MemGPT: Packer et al.'s 2023 framing of LLM context management through an OS-virtual-memory metaphor. A direct ancestor of LLM Wiki's archival store (Ch4).

O

open question page: A page in an LLM Wiki that explicitly records what is not yet known. A primary source for hypothesis generation (Ch6).

P

Paper-to-Agent: The second layer of the four-layer taxonomy. Converts papers from passive summaries into callable MCP tools or Python modules. Stanford Paper2Agent is the canonical example (Ch2, Ch8).

PGR (Performance Gap Recovered): An evaluation metric for weak-to-strong generalization.
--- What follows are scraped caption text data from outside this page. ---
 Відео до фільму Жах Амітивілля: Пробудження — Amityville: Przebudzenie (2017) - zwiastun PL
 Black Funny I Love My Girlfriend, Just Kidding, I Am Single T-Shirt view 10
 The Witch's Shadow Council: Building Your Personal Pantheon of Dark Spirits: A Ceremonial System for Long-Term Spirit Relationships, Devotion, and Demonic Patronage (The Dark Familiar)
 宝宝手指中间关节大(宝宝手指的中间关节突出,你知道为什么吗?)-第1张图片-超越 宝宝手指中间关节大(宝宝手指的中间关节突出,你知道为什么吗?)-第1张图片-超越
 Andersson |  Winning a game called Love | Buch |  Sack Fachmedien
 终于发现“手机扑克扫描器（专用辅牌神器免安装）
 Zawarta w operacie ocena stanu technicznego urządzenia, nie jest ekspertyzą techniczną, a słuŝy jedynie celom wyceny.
AAR reached 0.97 versus a human baseline of 0.23, but the Sonnet-4 transfer was not statistically significant (Ch7, Ch8).

R

RAG (Retrieval-Augmented Generation): The baseline pattern that retrieves chunks from a vector database at query time and injects them into the LLM. The contrast against which LLM Wiki defines itself — LLM Wiki performs synthesis at ingest time and maintenance time (Ch4).

S

Sakana The AI Scientist: Sakana AI's end-to-end AI Scientist system. v1 (arXiv:2408.06292, 2024-08) is the tail-tracking origin of this survey; v2 (arXiv:2504.08066, 2025-04) adds agentic tree search and an ICLR workshop submission (Ch3, Ch7).

SDL (Self-Driving Lab): A wet-lab system that automates experiment-protocol generation, robot execution, and result collection. King's Adam (Science 2009) was the first case; RoboChem-Flex 2026 is an LLM-integrated successor (Ch9, Ch12).
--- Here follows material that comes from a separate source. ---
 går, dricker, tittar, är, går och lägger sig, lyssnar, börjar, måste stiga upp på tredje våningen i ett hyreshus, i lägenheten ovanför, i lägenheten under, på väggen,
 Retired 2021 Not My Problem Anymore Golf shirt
subagent: A specialized assistant in Claude Code with its own context window, system prompt, and tool access. Performs task-specific workflows (Ch10).

W

wiki rot: The degradation of an LLM Wiki over time through incorrect summaries, stale knowledge, and lost provenance. Empirical corpus as of this survey: n=2 (aimaker n=1 + Yu critique) (Ch6).

worked example (recursion): The meta moment in which the tools Terry used to produce this survey (Obsidian × terryum.ai × Claude Code/Codex × terry-surveys monorepo) simultaneously become the worked example of Chapter 11 (Ch11).

6-Level Maturity

L0 through L6: Six maturity levels for using AI research tools. L0 one-shot summarization → L1 Research Assistant → L2 LLM Wiki → L3 Paper-to-Agent → L4 Agentic Research Associate → L5 Dry-lab AI Scientist → L6 Wet-lab AI Scientist (Ch3, Ch12).